*Dataset rows*

>>>

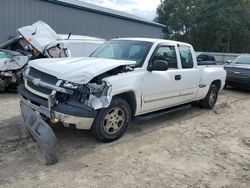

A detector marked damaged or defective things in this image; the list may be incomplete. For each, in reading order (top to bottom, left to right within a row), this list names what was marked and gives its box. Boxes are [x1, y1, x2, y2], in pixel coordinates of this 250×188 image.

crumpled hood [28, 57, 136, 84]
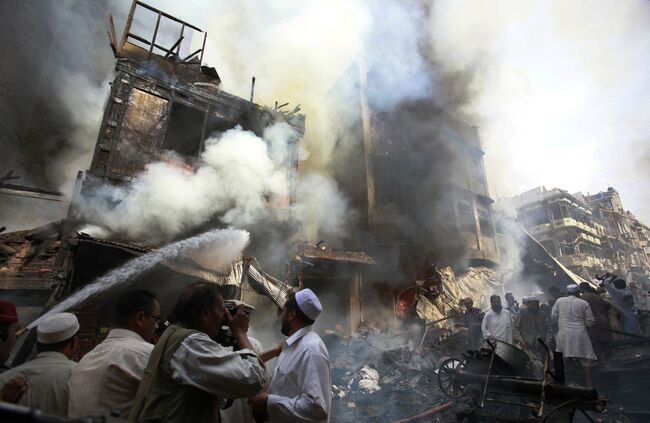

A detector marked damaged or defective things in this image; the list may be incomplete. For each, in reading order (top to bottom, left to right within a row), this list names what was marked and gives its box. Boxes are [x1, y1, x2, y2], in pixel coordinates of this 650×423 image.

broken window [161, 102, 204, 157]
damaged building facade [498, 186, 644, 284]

<<<
>>>

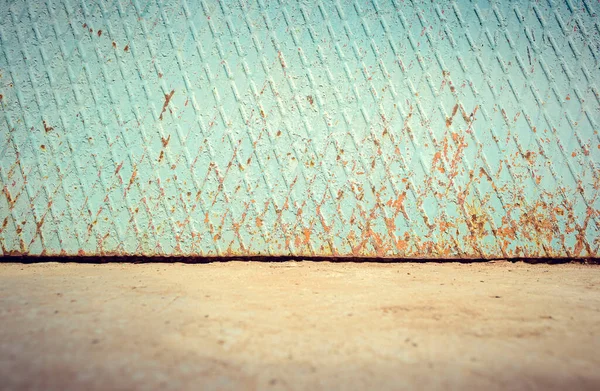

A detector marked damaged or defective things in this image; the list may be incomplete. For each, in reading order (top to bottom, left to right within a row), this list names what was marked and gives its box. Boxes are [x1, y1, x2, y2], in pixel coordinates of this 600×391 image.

<<<
>>>

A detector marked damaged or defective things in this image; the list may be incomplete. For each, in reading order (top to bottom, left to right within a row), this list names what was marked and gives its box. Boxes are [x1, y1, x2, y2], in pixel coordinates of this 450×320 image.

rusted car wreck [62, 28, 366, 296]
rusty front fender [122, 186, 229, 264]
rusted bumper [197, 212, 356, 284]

<<<

Reproduce, word for word, the lines from the one containing "this 650×423 image." through the one containing "damaged building facade [498, 186, 644, 284]", including both of those lines.

A detector marked damaged or defective things in this image; the list may be incomplete. For each, in reading order (top to bottom, left to right within a row), this list names what was marked and gives its box. Boxes are [x1, y1, x2, y2], in pixel coordinates of this 650×423 image.

broken window [161, 102, 204, 157]
damaged building facade [498, 186, 644, 284]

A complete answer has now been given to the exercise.